Éduquer les jeunes filles sur leur cycle menstruel dans une société profondément patriarcale peut être sensible. Comment abordez-vous ces séances d’information et quels changements observez-vous dans leur estime de soi ?

Éduquer les adolescentes sur la menstruation dans un contexte profondément patriarcal est à la fois délicat et essentiel. Nous abordons ces sessions avec beaucoup de soin et de sensibilité culturelle.

Tout d’abord, toutes les sessions sont exclusivement animées par des professionnelles de santé formées, telles que des infirmières publiques ou libérales. Avant chaque session, nous engageons le dialogue avec la communauté et informons les parents de l’objectif du programme et du profil des animatrices. Cette étape initiale visant à instaurer la confiance est cruciale pour garantir l’acceptation et la participation.

Pendant les séances, la confidentialité est strictement respectée. Seules les personnes ressources désignées sont présentes, car nous avons constaté que les filles sont beaucoup plus à l’aise pour discuter de la santé menstruelle et de l’hygiène personnelle dans un environnement sûr et privé. Dans de nombreux villages reculés, ces sujets restent tabous, il est donc fondamental de créer un espace sans jugement.

Nous utilisons également des méthodes créatives et adaptées à l’âge, notamment du matériel visuel, de courtes vidéos de sensibilisation et des activités artistiques. Ces outils aident à surmonter les hésitations et encouragent la participation. Un indicateur fort de l’impact est le changement que nous observons pendant les sessions : les filles qui étaient initialement hésitantes commencent à poser des questions avec assurance et ouvertement pendant la phase de discussion, ce qui reflète une estime de soi et une conscience croissante.
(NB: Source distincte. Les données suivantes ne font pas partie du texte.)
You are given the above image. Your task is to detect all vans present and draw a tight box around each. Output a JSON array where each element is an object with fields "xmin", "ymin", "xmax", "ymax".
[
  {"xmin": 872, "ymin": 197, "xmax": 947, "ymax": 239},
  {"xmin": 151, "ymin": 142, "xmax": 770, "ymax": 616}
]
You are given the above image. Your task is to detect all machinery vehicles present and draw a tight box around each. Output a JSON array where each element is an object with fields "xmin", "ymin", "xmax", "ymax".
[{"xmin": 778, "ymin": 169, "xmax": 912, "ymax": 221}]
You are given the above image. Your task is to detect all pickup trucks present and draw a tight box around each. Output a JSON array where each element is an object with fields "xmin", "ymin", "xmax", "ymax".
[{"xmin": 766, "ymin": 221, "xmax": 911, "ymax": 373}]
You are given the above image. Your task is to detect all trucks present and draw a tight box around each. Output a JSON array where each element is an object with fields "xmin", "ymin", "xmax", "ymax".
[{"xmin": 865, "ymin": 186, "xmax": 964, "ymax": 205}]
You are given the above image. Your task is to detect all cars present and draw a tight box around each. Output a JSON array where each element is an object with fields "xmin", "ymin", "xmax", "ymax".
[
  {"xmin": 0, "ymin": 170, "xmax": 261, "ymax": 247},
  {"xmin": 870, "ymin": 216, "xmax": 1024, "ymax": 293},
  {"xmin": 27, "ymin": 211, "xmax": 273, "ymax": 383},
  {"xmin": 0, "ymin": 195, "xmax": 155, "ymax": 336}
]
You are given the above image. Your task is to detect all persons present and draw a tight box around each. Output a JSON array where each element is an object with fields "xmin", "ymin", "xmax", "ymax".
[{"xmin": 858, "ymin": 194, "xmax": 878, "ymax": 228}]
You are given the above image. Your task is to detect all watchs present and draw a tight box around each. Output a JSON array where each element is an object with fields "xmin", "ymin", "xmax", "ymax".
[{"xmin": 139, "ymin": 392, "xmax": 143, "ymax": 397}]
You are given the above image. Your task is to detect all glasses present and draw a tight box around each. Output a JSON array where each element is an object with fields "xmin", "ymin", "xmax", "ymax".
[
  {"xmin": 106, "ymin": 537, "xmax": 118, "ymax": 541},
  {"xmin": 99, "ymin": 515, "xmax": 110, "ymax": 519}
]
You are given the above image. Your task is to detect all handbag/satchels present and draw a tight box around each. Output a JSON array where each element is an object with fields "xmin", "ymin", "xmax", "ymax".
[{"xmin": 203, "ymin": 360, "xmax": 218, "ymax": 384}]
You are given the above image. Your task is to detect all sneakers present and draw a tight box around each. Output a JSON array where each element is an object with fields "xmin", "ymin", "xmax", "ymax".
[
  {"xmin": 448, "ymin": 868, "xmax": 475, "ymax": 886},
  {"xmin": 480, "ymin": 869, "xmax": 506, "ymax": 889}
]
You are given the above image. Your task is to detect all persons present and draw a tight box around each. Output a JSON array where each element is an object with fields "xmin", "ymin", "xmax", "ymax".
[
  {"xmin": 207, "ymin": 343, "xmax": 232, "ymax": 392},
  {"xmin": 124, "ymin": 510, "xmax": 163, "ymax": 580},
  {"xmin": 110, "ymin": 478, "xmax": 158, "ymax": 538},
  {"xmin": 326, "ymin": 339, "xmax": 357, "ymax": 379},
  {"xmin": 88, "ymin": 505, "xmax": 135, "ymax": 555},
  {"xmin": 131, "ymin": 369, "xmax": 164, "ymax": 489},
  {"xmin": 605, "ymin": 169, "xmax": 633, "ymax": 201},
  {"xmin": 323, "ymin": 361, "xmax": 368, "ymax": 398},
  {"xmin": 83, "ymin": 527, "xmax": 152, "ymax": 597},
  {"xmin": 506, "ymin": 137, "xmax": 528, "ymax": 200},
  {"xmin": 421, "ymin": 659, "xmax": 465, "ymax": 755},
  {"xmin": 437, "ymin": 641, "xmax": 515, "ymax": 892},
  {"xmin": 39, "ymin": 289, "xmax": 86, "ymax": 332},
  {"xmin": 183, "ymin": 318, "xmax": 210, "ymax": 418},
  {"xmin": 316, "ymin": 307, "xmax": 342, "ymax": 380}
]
Bien que ce programme spécifique en soit à ses débuts, notre équipe dispose d’une grande expérience dans l’organisation de sessions similaires de sensibilisation à la santé menstruelle dans les écoles pour filles. Forts de cette expérience, nous avons constaté une amélioration constante de la confiance, de la compréhension et de l’ouverture d’esprit, sans créer de résistance ni de perturbation au sein du cadre social.

Dans l’ensemble, notre approche concilie sensibilité culturelle et autonomisation, garantissant ainsi que les jeunes filles acquièrent les connaissances essentielles tout en se sentant respectées, en sécurité et soutenues.

 

Propos recueillis par Cristina ASENSI-RODRIGUEZ –  Apprentie Chargée de communication au sein de la Fondation RAJA-Danièle Marcovici.